Rejection of Mohammad Kamaruzzaman’s final appeal sparks deadly clash between party supporters and police.
by Al JazeeraBangladesh’s Supreme Court has rejected a final appeal by a Jamaat-e-Islami leader to overturn his death sentence for atrocities committed more than 40 years ago, clearing the last legal hurdle to his execution.
Chief Justice S K Sinha ruled that the review petition was “dismissed”, upholding Mohammad Kamaruzzaman’s original death sentence for genocide and torture of unarmed civilians during the 1971 war of independence.
Monday’s ruling sparked clashes between Jamaat-e-Islami party supporters and police in Bangladesh’s southeastern Noakhali district.
Al Jazeera’s Tanvir Chowdury reported that one person was killed and another was injured in the Noakhali riots.
The party also called for a nationwide 48-hour strike from Tuesday to protest against the decision.
Kamaruzzaman was sentenced to hang in May 2013 by a domestic war crimes court for crimes including a mass killing at a site that has become known as the “Village of Widows”.
An appeal court in November last year upheld the verdict, raising the prospect of his becoming the second Jamaat leader to be hanged for war crimes.
Abdul Quader Molla was executed in December, 2013.
‘Notorious war criminal’
Lawyers for Kamaruzzaman, who is the third most senior member of the Jamaat, made a last legal appeal arguing that there were “serious discrepancies” in the testimonies of prosecution witnesses at his trial.
Secular activists who attended the brief court session were pleased with the verdict.
“We’re happy. He is a notorious war criminal. We made several attempts during the 1971 war to capture him. But finally he is caught by the court,” Anwar Hossain, who fought in the independence war, told the AFP news agency.
“We hope he’ll be executed [in] the quickest time possible,” he added.
The 62-year-old’s only chance of avoiding the gallows will be if he is granted clemency by the country’s president.
“He can now seek clemency from the president but it is up to him whether he wants to seek mercy or not,” his lawyer Shishir Monir said.
Attorney General Mahbubey Alam told AFP that prison authorities would now ask Kamaruzzaman whether he would seek clemency from the president.
“If he refuses, he could be hanged at any moment,” he said.
Molla was executed just hours after his review petition was rejected by the Supreme Court.

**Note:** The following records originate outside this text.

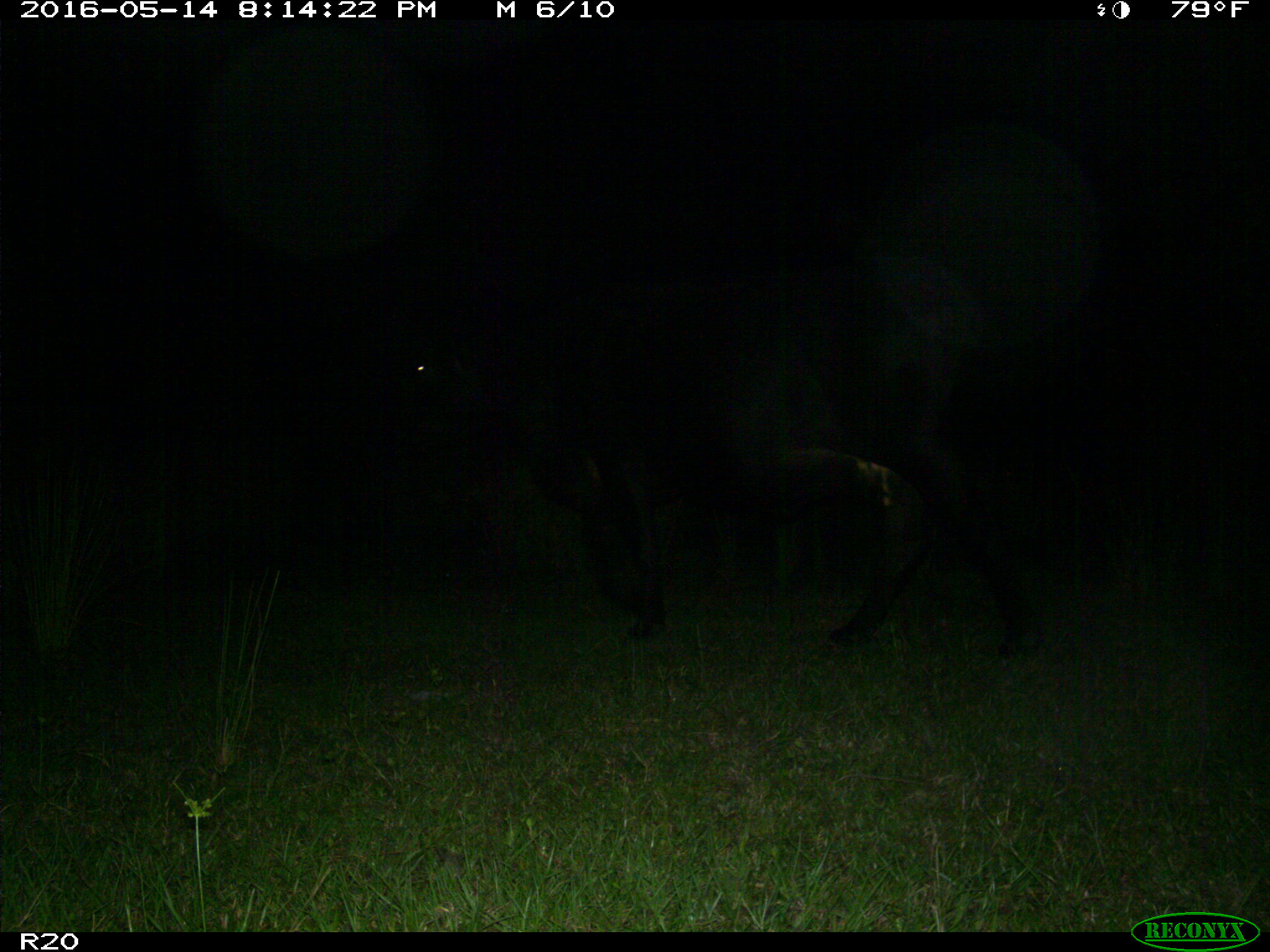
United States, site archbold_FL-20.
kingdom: Animalia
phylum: Chordata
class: Mammalia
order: Artiodactyla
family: Bovidae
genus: Bos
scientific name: Bos taurus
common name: domestic cow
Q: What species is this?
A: Bos taurus (domestic cow).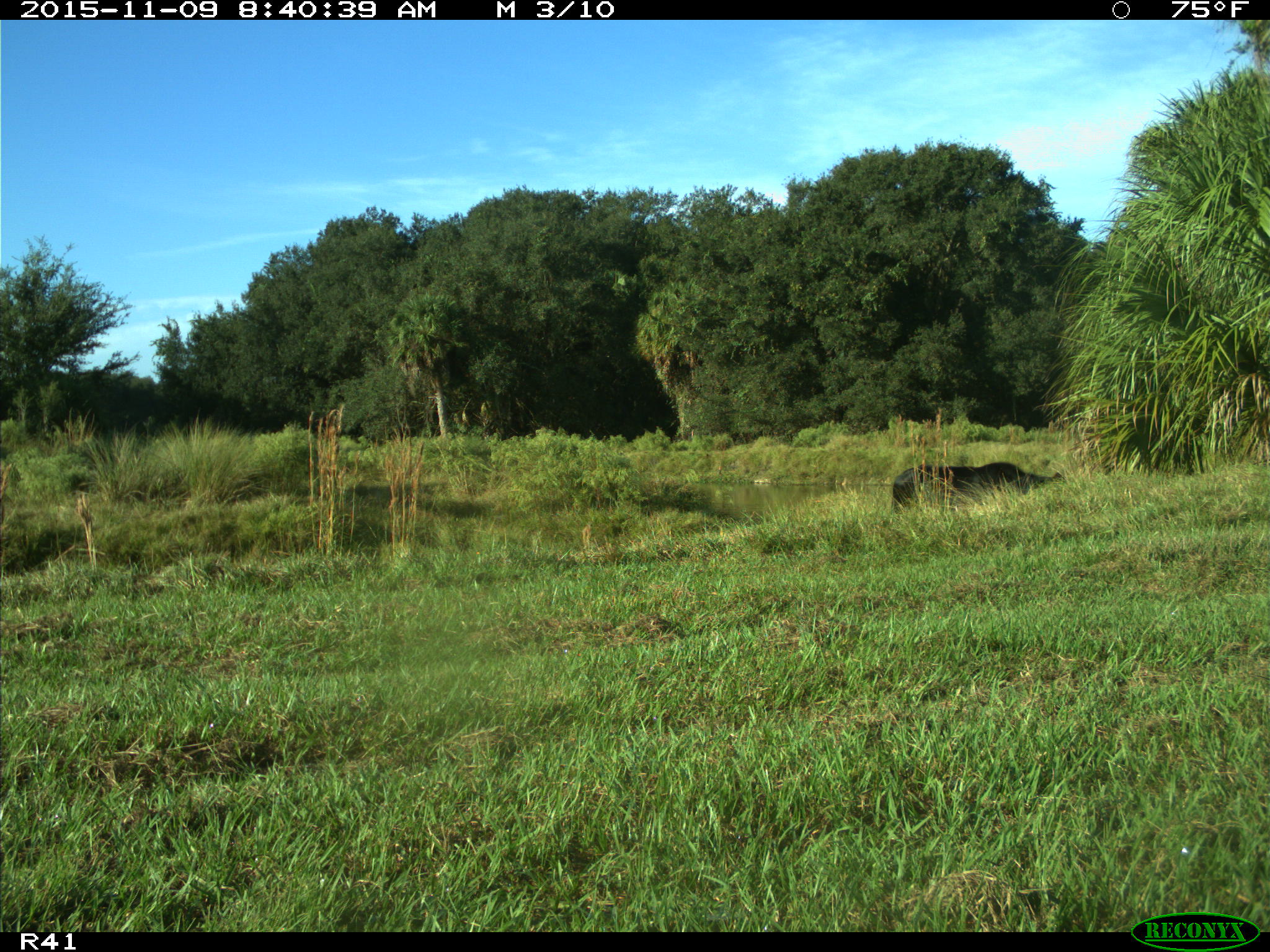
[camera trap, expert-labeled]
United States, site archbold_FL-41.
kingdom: Animalia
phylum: Chordata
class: Mammalia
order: Artiodactyla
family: Bovidae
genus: Bos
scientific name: Bos taurus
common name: domestic cow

Under Bangladesh’s law, the execution of the accused could be carried out within 21 days and before 28 days of the Supreme Court’s upholding of a death sentence.

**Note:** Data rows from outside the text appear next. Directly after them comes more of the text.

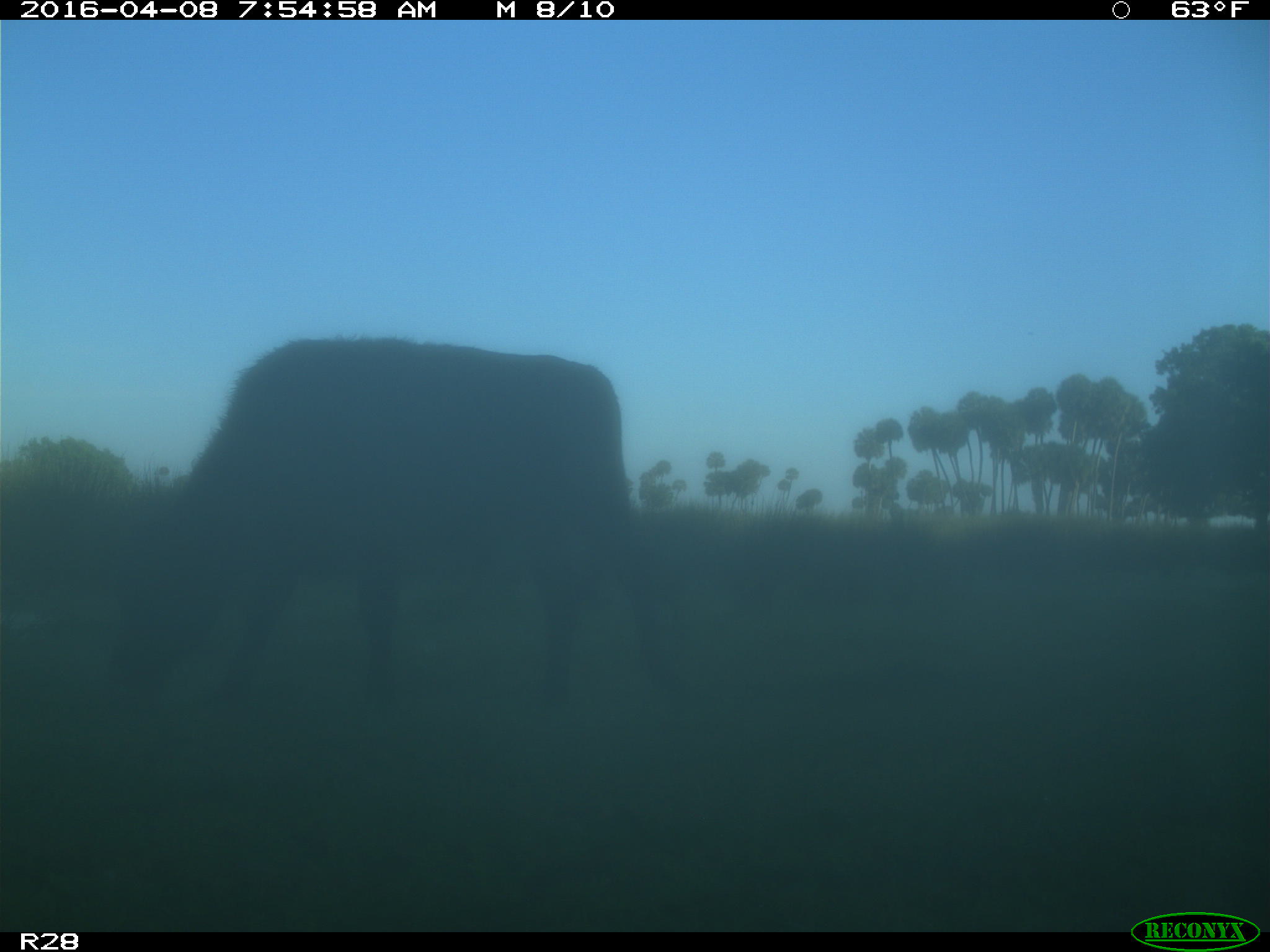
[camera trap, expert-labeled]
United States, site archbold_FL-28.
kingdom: Animalia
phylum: Chordata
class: Mammalia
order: Artiodactyla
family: Bovidae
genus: Bos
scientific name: Bos taurus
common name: domestic cow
Bos taurus (domestic cow).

The upholding of Kamaruzzaman’s execution order could worsen the ongoing unrest in Bangladesh, which has been hit by deadly protests over the opposition’s bid to topple the government of Prime Minister Sheikh Hasina.

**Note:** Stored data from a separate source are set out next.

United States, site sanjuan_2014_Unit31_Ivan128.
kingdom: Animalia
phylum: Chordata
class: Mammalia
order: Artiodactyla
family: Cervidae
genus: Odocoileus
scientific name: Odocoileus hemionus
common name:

The country suffered its deadliest chapter of political violence in 2013 after the war crimes court handed down a series of death sentences to Jamaat leaders for their role in the 1971 conflict, which saw the then east Pakistan secede from the regime in Islamabad.
Opposition parties say the war crimes trials are politically motivated and aimed at settling scores, while rights groups say the trials have fallen short of international standards.
Hasina’s secular government maintains they are needed to heal the wounds of the conflict, which it says left three million people dead.
Independent experts have estimated the death toll was much lower.